Não é o caso das obras públicas, que são pagas em etapas e estarão de posse do Estado somente ao final do cronograma. O pregão, nesses casos, poderá resultar em preço inexeqüível e empresa pouco qualificada. Assim, as obras correm sérios riscos de serem abandonadas, com prejuízos ao contratante.
Ao propor a obrigatoriedade de pregão para obras com valor de até R$ 3,4 milhões, o senador coloca em risco mais de 90% dos contratos de obras públicas do país. É bom lembrar que os órgãos públicos, na sua grande maioria, estão despreparados para cumprir seu papel nos certames licitatórios.

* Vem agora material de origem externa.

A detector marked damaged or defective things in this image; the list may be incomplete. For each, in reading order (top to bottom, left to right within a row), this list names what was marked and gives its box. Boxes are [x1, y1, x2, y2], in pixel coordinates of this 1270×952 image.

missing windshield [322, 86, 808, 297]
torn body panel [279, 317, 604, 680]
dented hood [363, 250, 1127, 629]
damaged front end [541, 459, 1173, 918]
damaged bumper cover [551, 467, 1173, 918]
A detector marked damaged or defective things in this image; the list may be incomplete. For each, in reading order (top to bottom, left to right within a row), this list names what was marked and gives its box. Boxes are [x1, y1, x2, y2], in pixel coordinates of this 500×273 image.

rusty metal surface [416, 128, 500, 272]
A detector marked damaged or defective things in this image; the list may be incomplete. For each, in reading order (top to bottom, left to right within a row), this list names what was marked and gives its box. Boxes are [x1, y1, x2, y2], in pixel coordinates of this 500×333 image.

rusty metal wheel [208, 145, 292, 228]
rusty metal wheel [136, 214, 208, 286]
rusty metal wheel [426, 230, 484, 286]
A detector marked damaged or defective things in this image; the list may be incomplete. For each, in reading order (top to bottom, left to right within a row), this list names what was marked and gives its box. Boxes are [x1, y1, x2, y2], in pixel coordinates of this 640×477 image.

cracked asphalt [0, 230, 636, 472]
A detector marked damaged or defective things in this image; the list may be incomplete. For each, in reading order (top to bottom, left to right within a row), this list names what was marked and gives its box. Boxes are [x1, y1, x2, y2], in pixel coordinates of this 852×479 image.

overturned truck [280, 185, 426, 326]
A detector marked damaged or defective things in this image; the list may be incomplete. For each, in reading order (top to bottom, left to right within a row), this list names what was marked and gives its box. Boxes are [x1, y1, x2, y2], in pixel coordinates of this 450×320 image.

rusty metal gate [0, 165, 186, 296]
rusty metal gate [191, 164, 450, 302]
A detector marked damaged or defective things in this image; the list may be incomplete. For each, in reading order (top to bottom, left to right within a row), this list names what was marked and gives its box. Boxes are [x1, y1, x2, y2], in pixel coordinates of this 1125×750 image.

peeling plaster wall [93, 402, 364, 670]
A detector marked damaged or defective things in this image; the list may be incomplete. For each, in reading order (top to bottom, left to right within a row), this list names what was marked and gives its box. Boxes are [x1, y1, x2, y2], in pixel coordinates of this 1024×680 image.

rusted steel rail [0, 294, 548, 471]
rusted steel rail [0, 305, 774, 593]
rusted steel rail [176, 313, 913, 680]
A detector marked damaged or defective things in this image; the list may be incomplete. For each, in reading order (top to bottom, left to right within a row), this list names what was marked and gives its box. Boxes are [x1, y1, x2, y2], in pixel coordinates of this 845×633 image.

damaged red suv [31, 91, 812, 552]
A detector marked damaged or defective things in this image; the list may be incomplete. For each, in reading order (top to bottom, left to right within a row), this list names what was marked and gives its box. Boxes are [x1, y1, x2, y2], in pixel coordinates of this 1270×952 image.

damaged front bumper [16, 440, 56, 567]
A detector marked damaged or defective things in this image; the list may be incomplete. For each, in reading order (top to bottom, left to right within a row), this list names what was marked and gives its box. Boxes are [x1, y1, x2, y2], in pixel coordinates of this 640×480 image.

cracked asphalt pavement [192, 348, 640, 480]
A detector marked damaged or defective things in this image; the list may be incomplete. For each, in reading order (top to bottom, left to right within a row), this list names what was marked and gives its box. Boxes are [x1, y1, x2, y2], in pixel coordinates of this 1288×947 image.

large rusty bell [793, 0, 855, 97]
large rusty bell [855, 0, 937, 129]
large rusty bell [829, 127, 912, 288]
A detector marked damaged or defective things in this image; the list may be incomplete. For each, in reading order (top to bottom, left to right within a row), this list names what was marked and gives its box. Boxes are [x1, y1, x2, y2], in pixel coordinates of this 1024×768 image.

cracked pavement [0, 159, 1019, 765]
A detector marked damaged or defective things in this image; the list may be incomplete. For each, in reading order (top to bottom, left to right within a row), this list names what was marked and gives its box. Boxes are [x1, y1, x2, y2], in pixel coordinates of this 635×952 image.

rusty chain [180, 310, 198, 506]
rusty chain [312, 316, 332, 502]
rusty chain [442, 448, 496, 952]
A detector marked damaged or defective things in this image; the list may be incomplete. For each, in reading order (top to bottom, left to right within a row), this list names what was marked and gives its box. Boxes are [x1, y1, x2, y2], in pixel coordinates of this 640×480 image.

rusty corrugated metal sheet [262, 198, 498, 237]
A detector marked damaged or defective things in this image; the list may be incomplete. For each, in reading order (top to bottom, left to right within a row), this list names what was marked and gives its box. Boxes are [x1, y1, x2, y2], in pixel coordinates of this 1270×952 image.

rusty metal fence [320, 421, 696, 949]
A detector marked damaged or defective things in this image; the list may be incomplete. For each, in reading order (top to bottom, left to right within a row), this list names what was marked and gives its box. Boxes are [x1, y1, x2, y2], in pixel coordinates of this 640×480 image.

Não seria mais prudente, caso se introduza o pregão para obras, testá-lo com o limite proposto pela Câmara (R$ 340 mil)?
O mesmo se dá no caso da inversão de fases das licitações. O conhecimento prévio dos preços, sem submeter os licitantes a nenhum critério de seleção, comprometerá a isenção da análise da capacidade técnica e financeira dos participantes. Em ambos os casos haverá prejuízos para o Estado e ações na Justiça questionando resultados.
Diferentemente do que afirma o senador em seu artigo, as empresas que se habilitarão às obras de até R$ 3,4 milhões não possuem "grandes departamentos advocatícios" que atrasam e inviabilizam licitações.
Aliás, é bom frisar, na grande maioria das vezes, as empresas vão à Justiça apenas quando se sentem prejudicadas. Ou o edital está direcionado, ou mal formulado, ou o processo apresenta alguma outra deformação.
Equivoca-se o senador ao propor pré-cadastramento para obras acima de R$ 3,4 milhões, para evitar aventureiros. Empresas habilitadas para obras maiores geralmente são experientes, financeira e tecnicamente aparelhadas, que dificilmente deixarão o Estado na mão. Os eventuais aventureiros estão exatamente entre as 100 mil empresas que vão disputar os contratos com valor de até R$ 3,4 milhões. Aí é que mora o perigo.
Para encerrar, informamos que não corresponde à realidade a afirmação do senador de que as empresas de médios empresários são inteiramente favoráveis à adoção do pregão também para obras públicas. Como representantes das micro, pequenas e médias empresas de construção, temos manifestado a nossa posição contrária ao pregão em obras públicas. E, na eventualidade de sua aprovação, deveria ser precedido de proteções reais para o erário público.
Com a palavra, senadores e deputados que ainda irão votar a matéria. Ainda há tempo de salvar as obras públicas. Ainda há tempo de salvar o senador Suplicy.

PAULO SAFADY SIMÃO , 58, engenheiro civil, é presidente da CBIC (Câmara Brasileira da Indústria da Construção) e membro do Conselho de Desenvolvimento Econômico e Social da Presidência da República.